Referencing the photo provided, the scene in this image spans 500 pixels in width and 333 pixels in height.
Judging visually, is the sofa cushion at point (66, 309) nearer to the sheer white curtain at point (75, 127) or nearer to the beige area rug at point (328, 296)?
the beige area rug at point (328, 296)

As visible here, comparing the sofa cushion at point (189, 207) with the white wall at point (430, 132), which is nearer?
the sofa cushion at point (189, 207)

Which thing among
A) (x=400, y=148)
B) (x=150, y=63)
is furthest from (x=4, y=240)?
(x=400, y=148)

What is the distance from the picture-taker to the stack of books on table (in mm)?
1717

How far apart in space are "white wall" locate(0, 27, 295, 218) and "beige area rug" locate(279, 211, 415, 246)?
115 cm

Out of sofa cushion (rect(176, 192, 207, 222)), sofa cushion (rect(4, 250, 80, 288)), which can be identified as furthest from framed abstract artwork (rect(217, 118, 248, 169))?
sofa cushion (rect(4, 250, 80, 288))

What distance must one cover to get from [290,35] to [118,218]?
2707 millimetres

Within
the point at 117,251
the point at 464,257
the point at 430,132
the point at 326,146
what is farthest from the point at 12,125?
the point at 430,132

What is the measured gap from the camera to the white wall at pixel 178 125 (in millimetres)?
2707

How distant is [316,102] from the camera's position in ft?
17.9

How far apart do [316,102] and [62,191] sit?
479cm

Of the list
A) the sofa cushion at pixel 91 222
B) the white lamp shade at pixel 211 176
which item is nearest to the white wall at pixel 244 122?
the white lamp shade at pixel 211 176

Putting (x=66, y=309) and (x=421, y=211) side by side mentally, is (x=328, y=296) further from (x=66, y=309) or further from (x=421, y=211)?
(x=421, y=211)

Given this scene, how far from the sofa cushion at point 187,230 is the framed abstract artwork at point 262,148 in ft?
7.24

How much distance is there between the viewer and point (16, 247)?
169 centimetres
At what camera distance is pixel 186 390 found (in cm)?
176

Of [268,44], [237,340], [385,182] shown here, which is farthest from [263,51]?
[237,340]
-.-.-
• **WORK INSTRUCTIONS**: Print all of the lines above, word for word and in their original order.

• **FULL SOLUTION**:
Referencing the photo provided, the scene in this image spans 500 pixels in width and 333 pixels in height.
Judging visually, is the sofa cushion at point (66, 309) nearer to the sheer white curtain at point (75, 127) or nearer to the beige area rug at point (328, 296)?
the beige area rug at point (328, 296)

As visible here, comparing the sofa cushion at point (189, 207) with the white wall at point (430, 132), which is nearer?
the sofa cushion at point (189, 207)

Which thing among
A) (x=400, y=148)
B) (x=150, y=63)
is furthest from (x=4, y=240)?
(x=400, y=148)

What is the distance from the picture-taker to the stack of books on table (in mm)?
1717

How far apart in space are "white wall" locate(0, 27, 295, 218) and "beige area rug" locate(279, 211, 415, 246)?
115 cm

Out of sofa cushion (rect(176, 192, 207, 222)), sofa cushion (rect(4, 250, 80, 288)), which can be identified as furthest from framed abstract artwork (rect(217, 118, 248, 169))?
sofa cushion (rect(4, 250, 80, 288))

What distance must one cover to get from [290,35] to [118,218]?
2707 millimetres

Within
the point at 117,251
the point at 464,257
the point at 430,132
the point at 326,146
what is farthest from the point at 12,125?
the point at 430,132

What is the measured gap from the camera to the white wall at pixel 178 125 (in millimetres)?
2707

How distant is [316,102] from the camera's position in ft?
17.9

How far apart do [316,102] and [62,191] sit?
479cm

Of the list
A) the sofa cushion at pixel 91 222
B) the white lamp shade at pixel 211 176
which item is nearest to the white wall at pixel 244 122?
the white lamp shade at pixel 211 176

Putting (x=66, y=309) and (x=421, y=211) side by side mentally, is (x=328, y=296) further from (x=66, y=309) or further from (x=421, y=211)?
(x=421, y=211)

Given this scene, how far from the sofa cushion at point 187,230 is the framed abstract artwork at point 262,148 in ft?
7.24

How much distance is there between the viewer and point (16, 247)?
169 centimetres
At what camera distance is pixel 186 390 found (in cm)?
176

Of [268,44], [237,340], [385,182] shown here, which is farthest from [263,51]?
[237,340]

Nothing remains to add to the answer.